→ YOUR INSTRUCTIONS
Copy the line containing "How far are", then all lines after it up to and including the final line of the material, exactly and without additions.

→ DATA SECTION
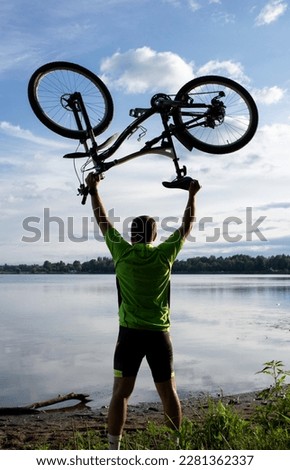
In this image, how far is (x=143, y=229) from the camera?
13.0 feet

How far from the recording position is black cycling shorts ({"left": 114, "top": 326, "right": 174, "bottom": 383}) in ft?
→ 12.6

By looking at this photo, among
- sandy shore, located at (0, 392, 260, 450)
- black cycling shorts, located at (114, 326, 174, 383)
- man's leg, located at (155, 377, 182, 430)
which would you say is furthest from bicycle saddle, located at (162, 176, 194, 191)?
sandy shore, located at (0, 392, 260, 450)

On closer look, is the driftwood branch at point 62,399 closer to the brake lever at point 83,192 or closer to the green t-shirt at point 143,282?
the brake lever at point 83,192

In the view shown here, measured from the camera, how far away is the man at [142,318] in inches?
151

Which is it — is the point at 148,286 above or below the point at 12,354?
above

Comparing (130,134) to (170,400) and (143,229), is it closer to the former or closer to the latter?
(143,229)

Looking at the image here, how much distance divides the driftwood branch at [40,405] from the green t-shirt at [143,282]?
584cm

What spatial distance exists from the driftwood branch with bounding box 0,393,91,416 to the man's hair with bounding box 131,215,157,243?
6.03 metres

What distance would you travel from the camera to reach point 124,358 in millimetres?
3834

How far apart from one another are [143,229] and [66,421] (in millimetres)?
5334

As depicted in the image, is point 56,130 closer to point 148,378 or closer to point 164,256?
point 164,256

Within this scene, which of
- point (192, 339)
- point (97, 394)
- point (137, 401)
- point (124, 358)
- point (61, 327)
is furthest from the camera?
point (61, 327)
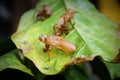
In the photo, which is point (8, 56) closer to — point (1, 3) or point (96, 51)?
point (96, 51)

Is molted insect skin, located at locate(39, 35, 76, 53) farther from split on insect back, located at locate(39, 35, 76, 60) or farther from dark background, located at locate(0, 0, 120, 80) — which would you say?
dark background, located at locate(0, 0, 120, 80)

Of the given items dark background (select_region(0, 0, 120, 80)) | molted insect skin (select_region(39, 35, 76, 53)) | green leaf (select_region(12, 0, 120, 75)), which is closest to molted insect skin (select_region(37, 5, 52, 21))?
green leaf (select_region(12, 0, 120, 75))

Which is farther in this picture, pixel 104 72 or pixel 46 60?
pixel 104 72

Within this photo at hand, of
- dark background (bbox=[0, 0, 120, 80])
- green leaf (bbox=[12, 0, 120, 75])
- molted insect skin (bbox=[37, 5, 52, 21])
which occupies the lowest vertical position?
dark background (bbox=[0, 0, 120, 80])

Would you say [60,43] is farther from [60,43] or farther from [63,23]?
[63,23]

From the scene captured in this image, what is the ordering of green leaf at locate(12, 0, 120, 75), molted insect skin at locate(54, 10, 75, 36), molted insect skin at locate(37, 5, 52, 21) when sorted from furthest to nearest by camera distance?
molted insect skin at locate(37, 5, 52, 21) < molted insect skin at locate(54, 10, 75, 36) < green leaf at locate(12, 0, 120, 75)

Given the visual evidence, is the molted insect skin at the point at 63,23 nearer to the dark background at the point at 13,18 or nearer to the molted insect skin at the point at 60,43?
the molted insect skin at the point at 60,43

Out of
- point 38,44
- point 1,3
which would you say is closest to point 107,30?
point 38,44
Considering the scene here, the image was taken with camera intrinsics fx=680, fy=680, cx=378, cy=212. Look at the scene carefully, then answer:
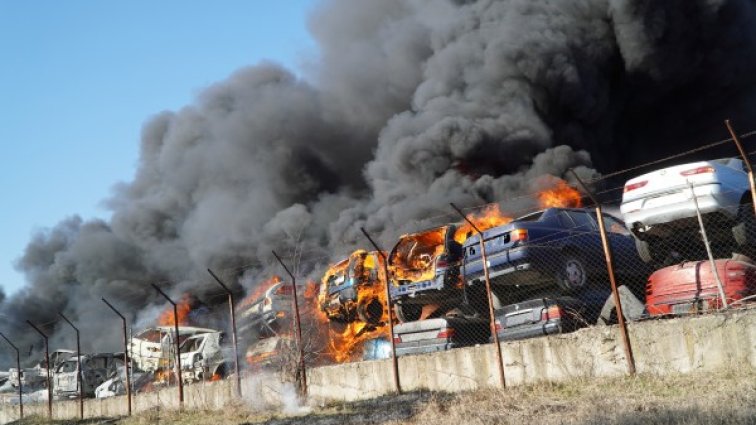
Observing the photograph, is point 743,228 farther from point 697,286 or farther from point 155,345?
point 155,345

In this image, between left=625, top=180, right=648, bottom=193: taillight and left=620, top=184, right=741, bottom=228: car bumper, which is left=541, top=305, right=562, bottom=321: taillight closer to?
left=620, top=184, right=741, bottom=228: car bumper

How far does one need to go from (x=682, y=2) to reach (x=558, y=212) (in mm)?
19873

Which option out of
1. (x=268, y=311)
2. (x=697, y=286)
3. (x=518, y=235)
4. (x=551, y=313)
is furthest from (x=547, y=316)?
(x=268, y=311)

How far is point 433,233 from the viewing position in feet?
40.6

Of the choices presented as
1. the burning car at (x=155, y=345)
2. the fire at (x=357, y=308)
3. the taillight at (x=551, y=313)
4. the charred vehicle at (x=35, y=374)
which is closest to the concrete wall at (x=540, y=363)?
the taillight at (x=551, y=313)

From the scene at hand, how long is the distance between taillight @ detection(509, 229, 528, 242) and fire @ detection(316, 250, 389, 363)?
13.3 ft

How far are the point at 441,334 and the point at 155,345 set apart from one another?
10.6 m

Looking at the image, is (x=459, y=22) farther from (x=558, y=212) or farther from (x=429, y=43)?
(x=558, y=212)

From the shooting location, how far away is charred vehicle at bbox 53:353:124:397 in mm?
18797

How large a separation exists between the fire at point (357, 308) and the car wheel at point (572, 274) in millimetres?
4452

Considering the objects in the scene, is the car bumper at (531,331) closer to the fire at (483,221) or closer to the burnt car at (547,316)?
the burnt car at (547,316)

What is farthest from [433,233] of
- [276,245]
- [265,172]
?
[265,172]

→ FINISHED EXERCISE
How far are the point at 441,334 and the point at 155,345 set apart from one another?
10.6 m

Looking at the image, is (x=459, y=22) farther from (x=558, y=212) or farther from (x=429, y=43)?
(x=558, y=212)

From the shooting location, how far away is charred vehicle at bbox 53:353:124:397 in mm?
18797

How large a separation exists between the fire at point (357, 308) and the car wheel at point (572, 274) in millimetres?
4452

Considering the objects in the scene, is the car bumper at (531,331) closer to the fire at (483,221) or closer to the burnt car at (547,316)?
the burnt car at (547,316)

What is farthest from [433,233] of
- [276,245]
- [265,172]
?
[265,172]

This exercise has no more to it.